▶ _Exercise aim_: Turn the listing into a Markdown table with the columns "Row" and "Line," giving each line a row number and leaving out blank lines. Start at the first line of the listing and stop after the line that has "Where is 'cell' in this image?".

▶ _Input for this task_:
○ ○ ○ ○ ○ ○ ○
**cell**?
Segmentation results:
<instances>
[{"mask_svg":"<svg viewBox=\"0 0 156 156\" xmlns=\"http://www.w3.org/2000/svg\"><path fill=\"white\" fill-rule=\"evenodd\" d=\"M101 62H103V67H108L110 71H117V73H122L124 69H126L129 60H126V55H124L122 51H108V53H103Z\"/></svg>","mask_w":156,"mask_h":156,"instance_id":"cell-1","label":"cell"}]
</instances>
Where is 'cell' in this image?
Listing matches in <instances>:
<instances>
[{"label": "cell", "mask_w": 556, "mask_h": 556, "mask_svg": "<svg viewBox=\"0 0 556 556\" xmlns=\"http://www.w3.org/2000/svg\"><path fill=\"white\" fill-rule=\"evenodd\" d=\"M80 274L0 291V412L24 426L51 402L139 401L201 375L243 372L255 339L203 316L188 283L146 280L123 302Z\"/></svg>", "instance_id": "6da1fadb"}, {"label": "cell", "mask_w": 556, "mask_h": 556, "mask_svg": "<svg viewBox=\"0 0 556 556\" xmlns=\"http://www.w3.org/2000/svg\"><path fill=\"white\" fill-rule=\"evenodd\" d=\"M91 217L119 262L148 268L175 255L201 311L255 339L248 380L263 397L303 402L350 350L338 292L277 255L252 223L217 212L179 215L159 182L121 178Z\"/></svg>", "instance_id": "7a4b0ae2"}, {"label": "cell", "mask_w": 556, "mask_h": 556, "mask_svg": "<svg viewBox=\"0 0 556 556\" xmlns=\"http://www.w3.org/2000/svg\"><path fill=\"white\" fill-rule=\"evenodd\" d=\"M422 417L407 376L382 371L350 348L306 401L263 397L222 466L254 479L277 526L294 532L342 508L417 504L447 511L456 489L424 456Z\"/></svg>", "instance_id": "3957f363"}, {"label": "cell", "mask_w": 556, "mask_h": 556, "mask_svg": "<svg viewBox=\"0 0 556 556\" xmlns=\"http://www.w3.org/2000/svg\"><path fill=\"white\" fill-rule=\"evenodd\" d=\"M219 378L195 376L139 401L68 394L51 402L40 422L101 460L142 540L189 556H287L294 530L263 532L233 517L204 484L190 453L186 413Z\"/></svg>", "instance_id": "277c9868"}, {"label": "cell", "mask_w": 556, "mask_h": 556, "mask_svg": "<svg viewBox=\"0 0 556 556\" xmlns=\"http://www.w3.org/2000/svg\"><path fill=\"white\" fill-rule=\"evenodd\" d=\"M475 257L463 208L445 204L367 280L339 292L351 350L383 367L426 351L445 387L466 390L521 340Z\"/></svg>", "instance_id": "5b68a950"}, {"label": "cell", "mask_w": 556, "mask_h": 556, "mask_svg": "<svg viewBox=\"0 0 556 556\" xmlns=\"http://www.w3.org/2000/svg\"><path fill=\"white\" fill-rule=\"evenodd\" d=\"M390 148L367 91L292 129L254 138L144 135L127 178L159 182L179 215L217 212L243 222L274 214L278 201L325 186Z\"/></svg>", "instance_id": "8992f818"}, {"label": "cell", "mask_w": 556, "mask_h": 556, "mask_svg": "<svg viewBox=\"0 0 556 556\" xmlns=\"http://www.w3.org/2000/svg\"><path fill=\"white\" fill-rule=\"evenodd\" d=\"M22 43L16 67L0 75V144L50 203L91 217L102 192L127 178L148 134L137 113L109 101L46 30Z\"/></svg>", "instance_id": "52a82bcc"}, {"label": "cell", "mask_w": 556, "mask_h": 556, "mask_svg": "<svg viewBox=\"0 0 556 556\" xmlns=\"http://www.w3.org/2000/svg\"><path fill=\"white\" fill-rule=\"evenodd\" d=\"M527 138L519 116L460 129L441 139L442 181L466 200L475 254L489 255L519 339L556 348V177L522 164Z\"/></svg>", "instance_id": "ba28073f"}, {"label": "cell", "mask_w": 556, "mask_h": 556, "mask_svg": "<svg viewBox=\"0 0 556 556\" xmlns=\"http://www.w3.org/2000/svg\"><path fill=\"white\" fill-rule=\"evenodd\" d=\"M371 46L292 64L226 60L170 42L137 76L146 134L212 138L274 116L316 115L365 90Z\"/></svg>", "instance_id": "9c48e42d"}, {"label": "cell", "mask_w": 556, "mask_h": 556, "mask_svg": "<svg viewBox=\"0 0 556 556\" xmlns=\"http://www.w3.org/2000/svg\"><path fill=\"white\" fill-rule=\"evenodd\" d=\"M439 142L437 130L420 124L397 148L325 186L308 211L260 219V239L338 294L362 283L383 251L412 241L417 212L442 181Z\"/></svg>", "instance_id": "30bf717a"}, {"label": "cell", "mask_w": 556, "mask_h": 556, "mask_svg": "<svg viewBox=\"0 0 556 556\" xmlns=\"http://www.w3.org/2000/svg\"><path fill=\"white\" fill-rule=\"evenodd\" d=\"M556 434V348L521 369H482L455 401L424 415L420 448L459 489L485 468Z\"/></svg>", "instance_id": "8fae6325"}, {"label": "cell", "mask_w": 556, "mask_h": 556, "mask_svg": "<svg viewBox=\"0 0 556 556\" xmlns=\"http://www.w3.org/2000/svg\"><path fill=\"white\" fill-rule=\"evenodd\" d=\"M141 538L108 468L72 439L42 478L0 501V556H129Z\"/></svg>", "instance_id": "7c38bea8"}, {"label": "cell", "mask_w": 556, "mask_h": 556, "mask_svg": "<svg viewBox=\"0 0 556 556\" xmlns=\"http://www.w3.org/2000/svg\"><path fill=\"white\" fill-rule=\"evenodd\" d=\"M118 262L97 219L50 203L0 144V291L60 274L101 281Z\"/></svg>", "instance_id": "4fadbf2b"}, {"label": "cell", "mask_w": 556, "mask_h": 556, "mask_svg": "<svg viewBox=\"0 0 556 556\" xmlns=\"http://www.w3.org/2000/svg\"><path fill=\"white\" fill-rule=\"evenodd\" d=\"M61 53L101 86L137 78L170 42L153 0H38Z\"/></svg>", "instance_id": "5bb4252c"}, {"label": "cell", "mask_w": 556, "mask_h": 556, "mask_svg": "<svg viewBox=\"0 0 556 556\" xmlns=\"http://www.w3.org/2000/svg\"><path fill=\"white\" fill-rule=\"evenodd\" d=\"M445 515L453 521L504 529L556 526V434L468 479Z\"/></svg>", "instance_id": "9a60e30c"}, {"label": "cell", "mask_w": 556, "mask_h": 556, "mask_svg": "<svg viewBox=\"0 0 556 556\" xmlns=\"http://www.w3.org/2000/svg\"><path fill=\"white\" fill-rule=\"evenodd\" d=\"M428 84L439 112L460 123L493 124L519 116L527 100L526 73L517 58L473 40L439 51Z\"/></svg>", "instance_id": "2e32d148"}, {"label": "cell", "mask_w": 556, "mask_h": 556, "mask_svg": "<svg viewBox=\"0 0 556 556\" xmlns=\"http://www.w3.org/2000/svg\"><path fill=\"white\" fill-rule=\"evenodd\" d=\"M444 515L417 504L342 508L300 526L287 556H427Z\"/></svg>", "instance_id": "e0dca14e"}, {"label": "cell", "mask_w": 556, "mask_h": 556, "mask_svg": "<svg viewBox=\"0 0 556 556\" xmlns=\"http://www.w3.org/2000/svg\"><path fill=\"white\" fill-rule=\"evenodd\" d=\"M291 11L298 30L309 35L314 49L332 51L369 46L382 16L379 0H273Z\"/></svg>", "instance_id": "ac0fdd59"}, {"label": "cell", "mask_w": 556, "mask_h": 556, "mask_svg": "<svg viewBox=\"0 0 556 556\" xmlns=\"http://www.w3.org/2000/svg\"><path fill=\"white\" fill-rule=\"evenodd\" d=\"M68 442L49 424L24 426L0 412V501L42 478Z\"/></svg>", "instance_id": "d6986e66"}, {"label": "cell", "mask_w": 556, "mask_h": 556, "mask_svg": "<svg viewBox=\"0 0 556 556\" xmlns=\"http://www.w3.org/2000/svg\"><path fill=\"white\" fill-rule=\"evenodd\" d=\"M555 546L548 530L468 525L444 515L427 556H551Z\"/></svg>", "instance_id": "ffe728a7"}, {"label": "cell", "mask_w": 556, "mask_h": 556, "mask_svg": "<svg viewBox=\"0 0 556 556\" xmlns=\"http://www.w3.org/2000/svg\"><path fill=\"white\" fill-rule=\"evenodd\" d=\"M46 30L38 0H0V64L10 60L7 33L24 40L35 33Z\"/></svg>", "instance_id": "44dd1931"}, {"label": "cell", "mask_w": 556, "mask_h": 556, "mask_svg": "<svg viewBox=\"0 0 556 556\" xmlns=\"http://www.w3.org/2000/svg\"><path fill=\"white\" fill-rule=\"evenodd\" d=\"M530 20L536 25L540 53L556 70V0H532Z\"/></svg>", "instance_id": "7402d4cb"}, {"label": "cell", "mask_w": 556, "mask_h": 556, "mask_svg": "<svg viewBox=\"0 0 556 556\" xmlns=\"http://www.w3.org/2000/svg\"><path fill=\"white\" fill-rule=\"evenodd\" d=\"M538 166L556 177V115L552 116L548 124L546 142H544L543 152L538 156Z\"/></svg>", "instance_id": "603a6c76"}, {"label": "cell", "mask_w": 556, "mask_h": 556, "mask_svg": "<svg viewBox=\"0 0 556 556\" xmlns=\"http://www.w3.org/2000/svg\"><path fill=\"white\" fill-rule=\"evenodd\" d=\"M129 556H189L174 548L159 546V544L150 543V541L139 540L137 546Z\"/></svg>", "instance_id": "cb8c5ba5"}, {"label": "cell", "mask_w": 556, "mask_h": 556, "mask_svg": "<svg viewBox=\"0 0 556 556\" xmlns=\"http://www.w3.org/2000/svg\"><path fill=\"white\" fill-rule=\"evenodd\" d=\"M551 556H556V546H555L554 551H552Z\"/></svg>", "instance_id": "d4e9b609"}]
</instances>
○ ○ ○ ○ ○ ○ ○
▶ _Result of this task_:
| Row | Line |
|---|---|
| 1 | **cell**? |
| 2 | Segmentation results: |
| 3 | <instances> |
| 4 | [{"mask_svg":"<svg viewBox=\"0 0 156 156\" xmlns=\"http://www.w3.org/2000/svg\"><path fill=\"white\" fill-rule=\"evenodd\" d=\"M101 62H103V67H108L110 71H117V73H122L124 69H126L129 60H126V55H124L122 51H108V53H103Z\"/></svg>","mask_w":156,"mask_h":156,"instance_id":"cell-1","label":"cell"}] |
| 5 | </instances> |
| 6 | Where is 'cell' in this image? |